Zionist Union’s campaign ads bypass the Likud from the right — for example, regarding Operation Protective Edge. This right-wing facelift has turned Zionist Union into the most appropriate address for many centrist voters, who are flocking to it.
While Labor has people who are clearly on the left, they are well hidden — and their concealment contributes to the extinction of the left-wing. The swallowing of Hadash into the Joint List, which includes Islamists and anti-feminists, is also a tough blow for the Israeli left-wing. Joint List’s refusal to sign a surplus-votes agreement with Meretz, contrary to the position of its leader Ayman Odeh, harms the chances of replacing Netanyahu and is proof that those who set the tone for the list belong to Balad and the Islamic Movement, not to Hadash.
For this reason, Meretz is the only left-wing list in Israel — and it, too, is in danger of extinction. It has swung between four and five seats in the latest polls, but the Zionist Union’s “It’s us or him” campaign and the trickle of left-wing voters to the Joint List could push Meretz below the electoral threshold. If Meretz should disappear, the non-right bloc will lose precious seats and Isaac Herzog will have no chance of forming a government.
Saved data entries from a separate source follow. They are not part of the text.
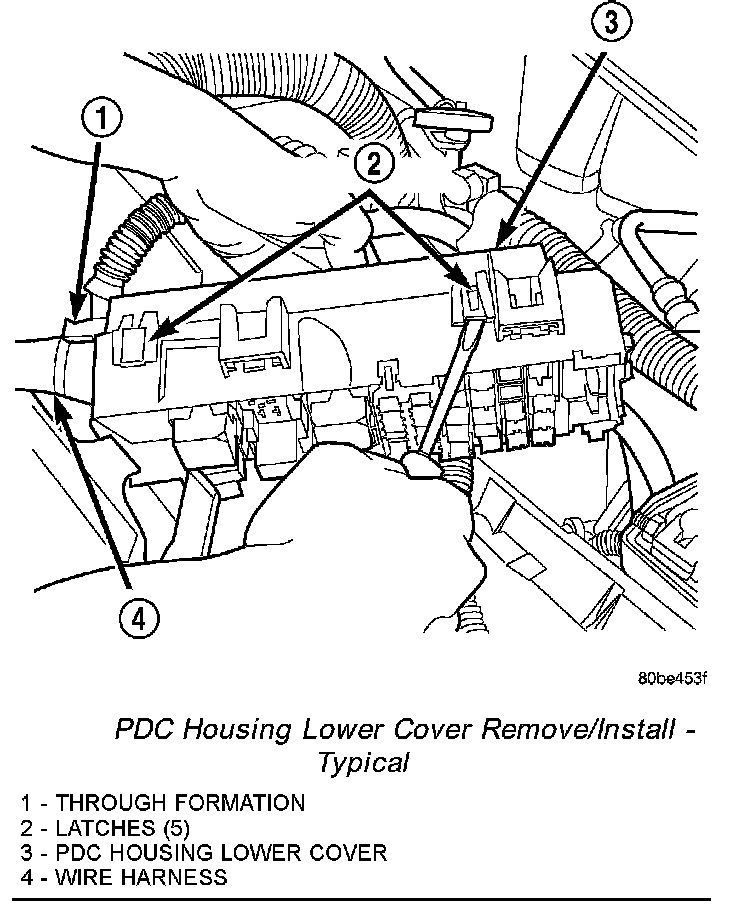 3

1

2

4

80be453f

PDC Housing Lower Cover Remove/Install - Typical

1 - THROUGH FORMATION
2 - LATCHES (5)
3 - PDC HOUSING LOWER COVER
4 - WIRE HARNESS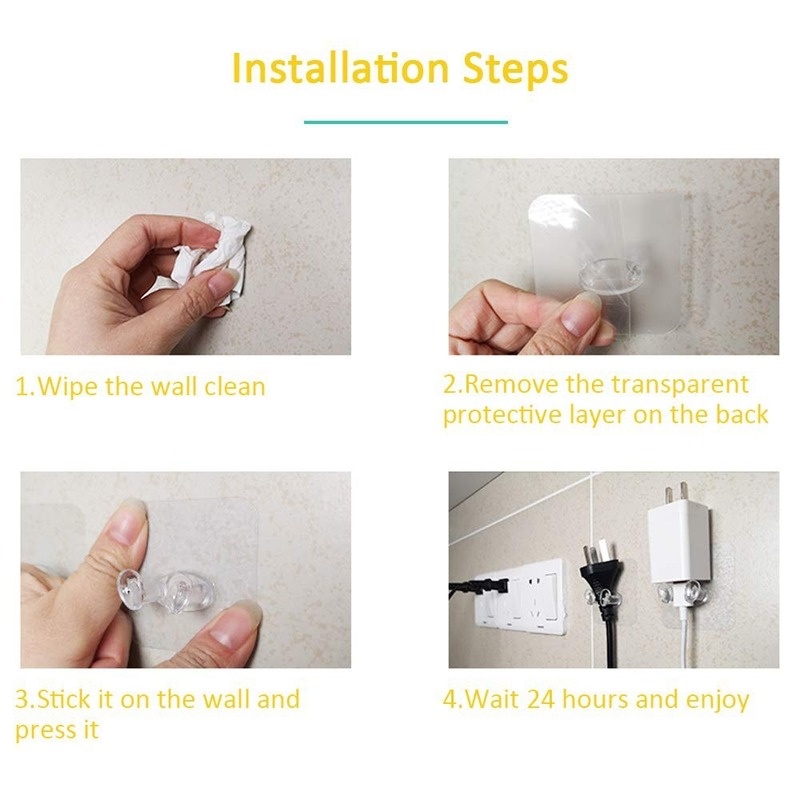 Installation Steps

1.Wipe the wall clean

2.Remove the transparent protective layer on the back

3.Stick it on the wall and press it

4.Wait 24 hours and enjoy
Meretz is the only party that advocates sharing the land, the separation of religion and state, the just division of resources and civil and gender equality. It is also the only party with a realistic chance of getting into the Knesset that is led by a woman and the only list on which women occupy 60 percent of the slots.
In a sane country, Meretz would be a serious contender for ruling party, not a candidate for extinction. It is not only the members of the left-wing but also Herzog’s supporters who must keep Meretz from being eliminated, since if it should become extinct, the great hope of replacing Netanyahu will die with it.